Applescript - Code to solve the Daily Telegraph 'Safe Cracker' puzzle
I don't know if anyone is going to be interested in this (or if it the correct place to post it!). I spent a couple of hours trying to write a Script that would solve the 'Safe Cracker' puzzle from the newspaper. My code worked but as you will see, it is very clunky and not at all well written (plus some of my maths is suspect!). I'm not really looking for critique on the code because it was only a test to see if I could do it, but I wound be really interested to see if someone has done a better job!
set ListNoZeros to {}
set ListNoRepeats1 to {}
set ListNoRepeats2 to {}
set ListNoRepeats3 to {}
set ListNoRepeats4 to {}
set ListNoRepeats5 to {}
set ListNoRepeats6 to {}
set ListNoRepeats7 to {}
set ListNoRepeats8 to {}
set ListNoRepeats9 to {}
set ListNoRepeats10 to {}
set ListNoRepeats11 to {}
set ListNoRepeats12 to {}
set ListNoRepeats13 to {}
set ListNoRepeats14 to {}
set ListNoRepeats15 to {}
set ListNoRepeats16 to {}
set ListAnswer to {}
repeat with a from 1234 to 9876
--split the number into seperate digits
set theNumber to a as string
set String1 to characters 1 thru 1 of theNumber
set String2 to characters 2 thru 2 of theNumber
set String3 to characters 3 thru 3 of theNumber
set String4 to characters 4 thru 4 of theNumber
set Num1 to String1 as number
set Num2 to String2 as number
set Num3 to String3 as number
set Num4 to String4 as number
-- Remove all zeros
if Num1 is not 0 and Num2 is not 0 and Num3 is not 0 and Num4 is not 0 then copy a to the end of ListNoZeros -- Number of posibilities = 6357
end repeat
-- Is each number different? (Testing 1 & 2)

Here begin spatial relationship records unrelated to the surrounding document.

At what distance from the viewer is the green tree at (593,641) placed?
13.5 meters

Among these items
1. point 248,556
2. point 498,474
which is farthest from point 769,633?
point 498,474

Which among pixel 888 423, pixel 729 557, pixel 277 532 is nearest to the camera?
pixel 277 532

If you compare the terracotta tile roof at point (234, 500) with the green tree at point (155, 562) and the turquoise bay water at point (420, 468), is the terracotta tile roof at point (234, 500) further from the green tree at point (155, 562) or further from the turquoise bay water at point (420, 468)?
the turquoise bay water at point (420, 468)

repeat with b from 1 to length of ListNoZeros
set theCurrentListItem to item b of ListNoZeros
--split the number into seperate digits
set theNumber to theCurrentListItem as string
set String1 to characters 1 thru 1 of theNumber
set String2 to characters 2 thru 2 of theNumber
set String3 to characters 3 thru 3 of theNumber
set String4 to characters 4 thru 4 of theNumber
--Convert back to number
set Num1 to String1 as number
set Num2 to String2 as number
set Num3 to String3 as number
set Num4 to String4 as number
if Num1 / Num2 is not equal to 1 then copy theCurrentListItem to the end of ListNoRepeats1 -- Number of posibilities = 5790
end repeat
-- Is each number different? (Testing 1 & 3)

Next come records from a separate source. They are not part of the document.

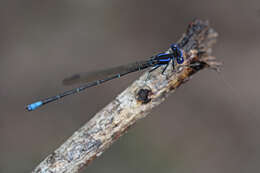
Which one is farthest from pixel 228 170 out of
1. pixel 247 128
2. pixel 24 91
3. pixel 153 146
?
pixel 24 91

repeat with c from 1 to length of ListNoRepeats1
set theCurrentListItem to item c of ListNoRepeats1
--split the number into seperate digits
set theNumber to theCurrentListItem as string
set String1 to characters 1 thru 1 of theNumber
set String2 to characters 2 thru 2 of theNumber
set String3 to characters 3 thru 3 of theNumber
set String4 to characters 4 thru 4 of theNumber
--Convert back to number
set Num1 to String1 as number
set Num2 to String2 as number
set Num3 to String3 as number
set Num4 to String4 as number
if Num1 / Num3 is not equal to 1 then copy theCurrentListItem to the end of ListNoRepeats2 -- Number of posibilities = 5160
end repeat
-- Is each number different? (Testing 1 & 4)
repeat with d from 1 to length of ListNoRepeats2
set theCurrentListItem to item d of ListNoRepeats2
--split the number into seperate digits
set theNumber to theCurrentListItem as string
set String1 to characters 1 thru 1 of theNumber
set String2 to characters 2 thru 2 of theNumber
set String3 to characters 3 thru 3 of theNumber
set String4 to characters 4 thru 4 of theNumber
--Convert back to number
set Num1 to String1 as number
set Num2 to String2 as number
set Num3 to String3 as number
set Num4 to String4 as number
if Num1 / Num4 is not equal to 1 then copy theCurrentListItem to the end of ListNoRepeats3 -- Number of posibilities = 4588
end repeat
-- Is each number different? (Testing 2 & 3)
repeat with e from 1 to length of ListNoRepeats3
set theCurrentListItem to item e of ListNoRepeats3
--split the number into seperate digits
set theNumber to theCurrentListItem as string
set String1 to characters 1 thru 1 of theNumber
set String2 to characters 2 thru 2 of theNumber
set String3 to characters 3 thru 3 of theNumber
set String4 to characters 4 thru 4 of theNumber
--Convert back to number
set Num1 to String1 as number
set Num2 to String2 as number
set Num3 to String3 as number
set Num4 to String4 as number
if Num2 / Num3 is not equal to 1 then copy theCurrentListItem to the end of ListNoRepeats4 -- Number of posibilities = 4028
end repeat
-- Is each number different? (Testing 2 & 4)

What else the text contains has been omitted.